Analysis of results:

 Reserpine is a vesicle reuptake inhibitor that leaves the transmitter outside the vesicle and is easily degraded by monoamine oxidase, thereby depleting catecholamines (norepinephrine, adrenaline, dopamine, and 5-HT), causing behavior And physiological changes. In this experiment, high and low doses of HEDS significantly reduced the degree of ptosis in the model mice, suggesting that t]1] may be associated with agonistic alpha-adrenergic effects. Both high and low doses of HEDS can reduce the body drop of reserpine, suggesting that the drug can also act through stimulating β-adrenergic dysmenorrhea.

 The absolute swimming experiment is based on the pathogenesis theory of environmental factors, using the classic mouse depression model established by desperate behavior, for the preliminary evaluation of the efficacy of antidepressants. Our experimental results show that high and low dose HEDS can significantly reduce the duration of desperate motion in mice forced swimming, suggesting that HEDS has a better therapeutic effect.

 Treatment of two mouse depression models showed that HEDS showed a stronger antidepressant effect than HEDN and HED at the same dose, especially with respect to HED.

10

 Replacement page (Article 26)

Claims

 Claim 1. An Ivy saponin derivative having the following formula:

among them: Ri and R _{2 are the} same or different, and are independently represented as -OR', and R' is -COCH ₃ , -CO(CH ₂ ) _n CH ₃ , -S0 ₃ H, -CO(CH ₂ ) _n COOH, - o-sulfonic acid benzoyl, - m-sulfonic acid benzoyl, - p-sulfonic acid benzoyl, - p-toluenesulfonyl, - o-carboxybenzoyl, - m-carboxybenzene Formyl, -p-carboxybenzoyl, -maleyl, -fumaryl, -methanesulfonyl or H, provided that the two are not simultaneously H, wherein _n = l-3 _; Is 11, Na, K or NH ₃ . The ivy saponin derivative according to claim 1, wherein the R' is -COCH ₃ or -CO(CH ₂ ) ₂ COOH.  The method for preparing an ivy saponin derivative according to claim 1, which is characterized in that the saponin element is The raw material is obtained by an acylation reaction, an esterification reaction or a transesterification reaction, and the specific method is: weighing an appropriate amount of acid halide, acid anhydride, carboxylic acid or carboxylate, adding 20 to 50 times of solvent, 0.05 to 15 times of catalyst, Stir and heat, add 0.1~1 times the amount of Ivy saponin, reflux reaction for 5~10h, distill off the solvent under reduced pressure, add 10-25 times the amount of 95% ethanol, stir to dissolve, decolorize with activated carbon, filter by hot, recover by vacuum Ethanol, washed with water to obtain an ivy saponin derivative.  The method for producing an ivy saponin derivative according to claim 3, wherein the solvent is pyridine or toluene.
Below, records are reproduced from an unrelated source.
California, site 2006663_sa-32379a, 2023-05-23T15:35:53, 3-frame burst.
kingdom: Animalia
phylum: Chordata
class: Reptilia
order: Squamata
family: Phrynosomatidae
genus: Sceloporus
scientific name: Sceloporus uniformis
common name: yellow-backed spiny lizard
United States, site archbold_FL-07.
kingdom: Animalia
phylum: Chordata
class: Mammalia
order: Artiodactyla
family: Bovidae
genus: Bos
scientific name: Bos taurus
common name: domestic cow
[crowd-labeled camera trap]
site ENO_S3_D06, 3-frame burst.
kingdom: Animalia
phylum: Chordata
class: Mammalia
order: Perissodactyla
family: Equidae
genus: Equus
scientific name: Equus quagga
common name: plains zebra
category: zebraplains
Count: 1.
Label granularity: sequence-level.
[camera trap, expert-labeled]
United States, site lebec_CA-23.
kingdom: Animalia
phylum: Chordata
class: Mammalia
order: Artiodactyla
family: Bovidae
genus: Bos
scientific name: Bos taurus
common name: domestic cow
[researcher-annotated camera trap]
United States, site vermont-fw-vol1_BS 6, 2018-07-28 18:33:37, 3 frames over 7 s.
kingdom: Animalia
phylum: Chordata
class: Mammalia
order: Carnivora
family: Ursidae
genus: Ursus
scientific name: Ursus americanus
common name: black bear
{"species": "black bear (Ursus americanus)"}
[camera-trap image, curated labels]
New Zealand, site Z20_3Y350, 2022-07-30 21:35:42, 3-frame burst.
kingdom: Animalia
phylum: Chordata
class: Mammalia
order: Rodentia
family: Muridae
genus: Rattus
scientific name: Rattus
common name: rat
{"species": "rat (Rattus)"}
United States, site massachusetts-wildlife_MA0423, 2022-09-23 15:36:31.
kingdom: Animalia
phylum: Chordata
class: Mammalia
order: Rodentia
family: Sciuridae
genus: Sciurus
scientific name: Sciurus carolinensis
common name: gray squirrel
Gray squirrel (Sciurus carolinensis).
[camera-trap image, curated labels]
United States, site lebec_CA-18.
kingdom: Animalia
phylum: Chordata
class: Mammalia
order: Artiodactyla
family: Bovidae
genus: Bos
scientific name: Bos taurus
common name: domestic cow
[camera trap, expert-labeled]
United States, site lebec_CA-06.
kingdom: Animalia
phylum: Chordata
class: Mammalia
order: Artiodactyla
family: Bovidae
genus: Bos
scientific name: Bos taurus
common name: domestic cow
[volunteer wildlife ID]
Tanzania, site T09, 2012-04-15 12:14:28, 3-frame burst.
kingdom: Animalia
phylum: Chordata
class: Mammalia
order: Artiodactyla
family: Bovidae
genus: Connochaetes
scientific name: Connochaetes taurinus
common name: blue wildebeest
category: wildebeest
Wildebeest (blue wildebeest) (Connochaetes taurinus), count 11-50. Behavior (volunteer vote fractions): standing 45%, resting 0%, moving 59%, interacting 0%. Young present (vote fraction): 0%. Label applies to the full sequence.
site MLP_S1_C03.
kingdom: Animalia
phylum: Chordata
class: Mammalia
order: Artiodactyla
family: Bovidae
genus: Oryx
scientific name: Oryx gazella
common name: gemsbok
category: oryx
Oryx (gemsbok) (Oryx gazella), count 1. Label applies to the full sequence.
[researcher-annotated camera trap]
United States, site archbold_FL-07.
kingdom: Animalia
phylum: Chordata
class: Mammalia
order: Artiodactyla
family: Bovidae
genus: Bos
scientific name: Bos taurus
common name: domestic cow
The method for producing an ivy saponin derivative according to claim 3, wherein The catalyst is pyridine, triethylamine, concentrated sulfuric acid or p-toluenesulfonic acid.  6. Use of an ivy saponin derivative or a salt thereof for the preparation of an antidepressant.  The use of the ivy saponin derivative or a salt thereof according to claim 6, wherein the salt of the ivy saponin derivative is a single salt, a double salt or a multi-salt .  The use of an ivy saponin derivative or a salt thereof according to claim 6, wherein the salt of the ivy saponin derivative is a sodium salt of an ivy saponin derivative An ivy saponin derivative potassium salt or an ivy saponin derivative ammonium salt.  The use of the Ivy saponin derivative or a salt thereof according to claim 8, in the preparation of an antidepressant, wherein the salt of the ivy saponin derivative is a sodium salt of an ivy saponin derivative Or the potassium salt of the ivy saponin derivative.